Giorgio Armani whipped out his magnifying glass and hovered it over the classics, blowing up checks, glen plaids, herringbones and chevrons for a collection that fused old-fashioned tailoring with sporty staples.
Inspired by old newspaper clippings and “grandfatherly” clothes, Armani could have created a lineup of signature soft suits in all of those classic fabrics. Instead, he fiddled with patterns and proportions, and fused classic weaves and patterns with sporty fare for one of his sharpest Emporio collections yet.
Long puffer coats came in quilted chevron, while the designer gave parkas a sophisticated spin, doing them in red and black wool check. He broke apart classic tailored suits, pairing the trousers — in magnified houndstooth, herringbone or gray tweed — with fuzzy angora sweaters or tucking them into tall puffer boots.
Armani was looking to appeal to young men, “who are having fun with sporty looks, and who wouldn’t think twice about wearing a ski jacket in the city.” Hence, his playful mix of gritty and interesting and fun urban and great outdoors: Chunky-soled hiking boots worn with tailored suits and cuffed trousers, and long black puffers with a dusting of rainbow spray paint.
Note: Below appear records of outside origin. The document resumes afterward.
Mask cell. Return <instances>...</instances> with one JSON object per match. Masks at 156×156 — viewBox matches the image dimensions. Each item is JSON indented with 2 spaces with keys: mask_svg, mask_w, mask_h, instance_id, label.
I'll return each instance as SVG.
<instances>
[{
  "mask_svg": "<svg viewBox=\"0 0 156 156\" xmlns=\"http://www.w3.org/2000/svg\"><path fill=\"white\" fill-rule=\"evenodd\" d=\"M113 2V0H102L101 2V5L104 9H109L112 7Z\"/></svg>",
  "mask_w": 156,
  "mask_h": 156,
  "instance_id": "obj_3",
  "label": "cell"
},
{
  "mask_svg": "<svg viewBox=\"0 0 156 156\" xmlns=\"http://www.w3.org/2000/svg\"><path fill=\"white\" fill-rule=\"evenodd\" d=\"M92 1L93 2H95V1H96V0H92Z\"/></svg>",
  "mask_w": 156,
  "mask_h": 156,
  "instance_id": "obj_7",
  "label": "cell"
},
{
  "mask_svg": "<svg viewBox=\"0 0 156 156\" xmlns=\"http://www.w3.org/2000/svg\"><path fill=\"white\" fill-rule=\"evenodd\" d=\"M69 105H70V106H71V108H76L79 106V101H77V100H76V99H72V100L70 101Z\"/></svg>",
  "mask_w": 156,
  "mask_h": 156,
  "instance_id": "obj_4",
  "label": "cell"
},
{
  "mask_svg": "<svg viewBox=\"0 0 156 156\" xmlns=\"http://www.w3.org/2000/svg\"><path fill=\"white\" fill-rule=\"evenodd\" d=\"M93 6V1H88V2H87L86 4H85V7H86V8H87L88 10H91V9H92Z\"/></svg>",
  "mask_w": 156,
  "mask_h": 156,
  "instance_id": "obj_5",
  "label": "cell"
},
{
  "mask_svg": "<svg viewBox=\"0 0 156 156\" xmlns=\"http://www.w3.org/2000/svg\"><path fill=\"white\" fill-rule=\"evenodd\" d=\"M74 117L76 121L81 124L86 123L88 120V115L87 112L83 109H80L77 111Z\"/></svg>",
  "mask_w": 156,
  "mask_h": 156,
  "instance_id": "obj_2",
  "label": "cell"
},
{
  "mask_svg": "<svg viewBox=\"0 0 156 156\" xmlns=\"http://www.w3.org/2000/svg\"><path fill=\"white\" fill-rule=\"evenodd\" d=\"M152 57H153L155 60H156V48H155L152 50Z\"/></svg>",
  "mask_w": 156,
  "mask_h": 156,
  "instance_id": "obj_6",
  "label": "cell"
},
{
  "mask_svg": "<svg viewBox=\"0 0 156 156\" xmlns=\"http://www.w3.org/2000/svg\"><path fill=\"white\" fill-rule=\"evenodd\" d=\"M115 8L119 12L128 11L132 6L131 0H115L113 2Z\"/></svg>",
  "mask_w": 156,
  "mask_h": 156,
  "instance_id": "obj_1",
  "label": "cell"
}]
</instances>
His beaded tailored jackets and silvery evening suits were a bit much, though — and too flashy even for Tinseltown. Armani was the first major European designer to dress Hollywood’s leading men, and he knows better than anyone that subtle always trump sparkle.
The show didn’t end there: Instead of a grand finale with models striding around in hiking or puffer boots, Armani showed off a sporty EA7 capsule full of outerwear — ponchos, knitwear and puffers — made from recycled fabrics, and the slogan: “I’m Saying Yes to Recycling.”
“It’s my ad for Planet Earth,” said the designer who — like so many other brands — has been shifting his sustainability efforts into high gear.